Director Terence Davies
I have certainly watched a variety of films over the last fortnight. This was definitely my favourite. It swept me up, whereas The Green Ray and Radio On engaged only my curiosity and my brain. I don’t know how autobiographical it is: scenes of a boy’s life in 1950’s Liverpool, his loving family, the magic of the cinema, the brutality of his new school and the guilt-inducing teachings of the Roman Catholic faith – particularly for a boy attracted to his own sex. Memories are heightened: the rain always lashes down, women’s lipsticks are as red as can be, everyone has a good singing voice, his mother is the epitome of lovingness, the wonderful dream-like tableau of his family at Christmas straight out of Hollywood. The nit nurse is witch-like (rather as Miss Gulch turned into the Wicked Witch of the West) and the teachers are Dickens’s caricatures. Via the film, the ex-child shows how the long day – his carefree happiness? – closed with his new school, growing up, his former playmates running off to the cinema without calling for him; refusing to run after them, he retreats to the coal cellar, the shadow of the area railings and loneliness.
Go to the dreamless bed
Where grief reposes;
Thy book of toil is read,
The long day closes.
The soundtrack is every bit as significant as Radio On. The opening credits are like a lush Hollywood biopic, written in copperplate so elegant that it’s almost unreadable. The music is, I think (I could check), that which The Ladykillers appear to play as they plan their crime, and the opening scene is very much like that street . . . and, yes, here is Alec Guinness’s voice enquiring about a room. You read the screen images as carefully as any religious painting. Thresholds, front doors, narrow staircases are as significant as St Lucy’s eyes on a plate. When he’s standing in the lashing rain outside the cinema asking an adult to take him in – shades of Gene Kelly about to start singing in the rain?

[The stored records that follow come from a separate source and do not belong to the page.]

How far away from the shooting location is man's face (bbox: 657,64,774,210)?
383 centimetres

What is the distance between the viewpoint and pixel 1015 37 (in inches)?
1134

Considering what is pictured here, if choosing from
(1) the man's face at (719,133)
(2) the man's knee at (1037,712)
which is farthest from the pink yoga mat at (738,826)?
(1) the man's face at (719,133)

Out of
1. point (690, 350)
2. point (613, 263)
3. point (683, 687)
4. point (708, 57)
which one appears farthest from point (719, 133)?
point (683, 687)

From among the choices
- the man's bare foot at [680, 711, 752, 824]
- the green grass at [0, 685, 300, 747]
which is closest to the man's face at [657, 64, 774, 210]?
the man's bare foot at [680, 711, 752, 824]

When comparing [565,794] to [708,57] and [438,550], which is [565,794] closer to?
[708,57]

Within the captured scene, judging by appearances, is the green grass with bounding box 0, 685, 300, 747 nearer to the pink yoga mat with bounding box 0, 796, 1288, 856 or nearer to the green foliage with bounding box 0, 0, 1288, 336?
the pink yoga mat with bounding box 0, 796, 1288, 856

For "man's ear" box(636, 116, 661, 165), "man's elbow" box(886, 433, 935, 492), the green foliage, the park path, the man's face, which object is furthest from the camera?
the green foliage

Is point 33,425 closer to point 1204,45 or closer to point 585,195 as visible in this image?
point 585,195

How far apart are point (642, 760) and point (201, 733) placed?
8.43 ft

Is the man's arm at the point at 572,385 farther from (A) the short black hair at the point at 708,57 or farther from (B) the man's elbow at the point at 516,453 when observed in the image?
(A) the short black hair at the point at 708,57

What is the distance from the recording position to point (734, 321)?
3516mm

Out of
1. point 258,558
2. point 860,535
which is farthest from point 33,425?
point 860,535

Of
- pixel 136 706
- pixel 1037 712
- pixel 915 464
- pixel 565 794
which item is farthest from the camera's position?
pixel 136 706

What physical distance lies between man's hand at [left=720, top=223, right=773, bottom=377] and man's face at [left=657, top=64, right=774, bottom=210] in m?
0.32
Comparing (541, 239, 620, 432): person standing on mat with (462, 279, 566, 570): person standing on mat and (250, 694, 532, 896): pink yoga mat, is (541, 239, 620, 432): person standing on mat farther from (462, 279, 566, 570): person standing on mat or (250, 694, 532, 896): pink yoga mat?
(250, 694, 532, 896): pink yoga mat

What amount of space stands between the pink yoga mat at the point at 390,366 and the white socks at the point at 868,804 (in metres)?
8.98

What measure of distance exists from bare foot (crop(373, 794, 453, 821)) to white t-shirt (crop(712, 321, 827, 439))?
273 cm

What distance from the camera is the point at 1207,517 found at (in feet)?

Strange how the sentimental scenes in Dead of Winter left me cold but in this film I basked in their warmth. Perhaps because they left space for/contrasted with other emotions – and perhaps because I suddenly recalled that my father used to sing when I was a child. Even now I can hear him singing “The voice in the old village choir” (“accompanied” by me as the bells’ dongs) – now there’s a whole meta-chain of nostalgia!